Focusing on the peculiar and well-populated genre of Wittgenstein Fiction, Walker Zupp explores the novel’s capacity to perform its own Philosophical Investigations even as it stands outside philosophy investigating its philosophers themselves. Central to the author’s many provocative insights is that - paradoxically as the Tractatus’ proposition 7 - the nearer a fictional depiction aligns with the historical record, the less room remains for novel interpretation of Wittgenstein’s life and thought.
Description
In this new book, Walker Zupp demonstrates the need to reevaluate the connection between Ludwig Wittgenstein’s philosophy and the extraordinary life that he led, and how the best way to do this, ironically, is by examining novels whose central characters were inspired by Ludwig Wittgenstein’s persona.

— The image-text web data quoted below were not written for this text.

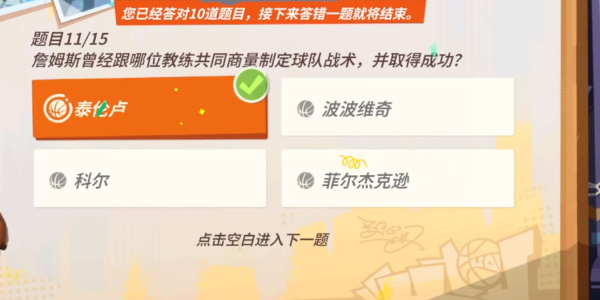 全明星街球派对詹姆斯答题答案大全 詹姆斯趣味答题答案攻略[多图]图片5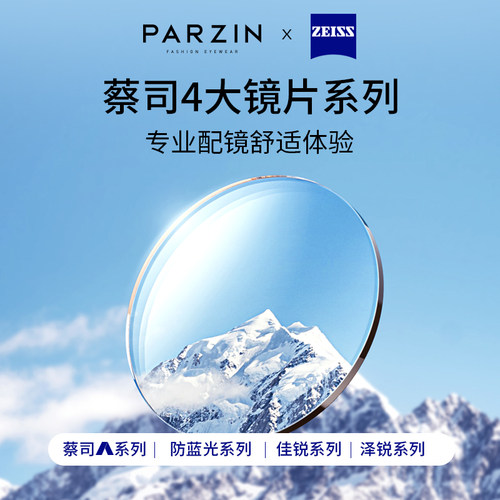蔡司泽锐防蓝光片绿膜镜片佳锐非球面镜片1.74超薄近视配镜2片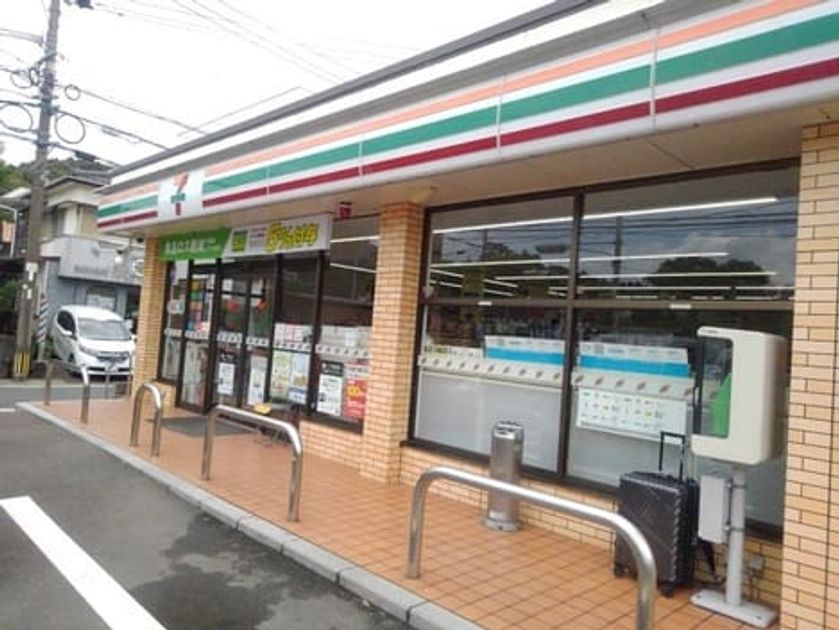 Naikan16 20250626000000 945x630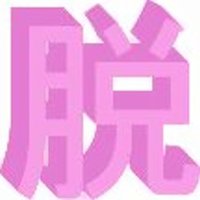 Sutorippu! - 脱衣ゲームのデータベース(@Sutorippu) 's Twitter Profile Photo
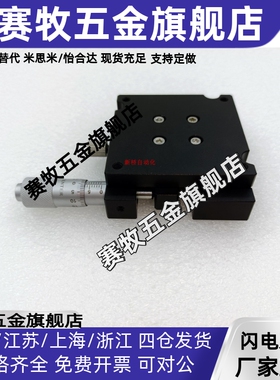 θ轴高精度方型旋转微调滑台ELF21-40/ELF21-60磨合安装位移台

In Wittgenstein Fiction, Zupp offers comprehensive biographical cross-sections of novels by Thomas Bernhard, Bruce Duffy and Lars Iyer in an attempt to define the genre of Wittgenstein Fiction for the very first time. He argues that Wittgenstein Fiction satirizes the empirical world and the contemporary university, and that authors who work in this genre have to re-create themselves, to some extent, in the form of their fictional Wittgenstein characters, so that fictional biographies of Wittgenstein become strange autobiographies of the authors themselves.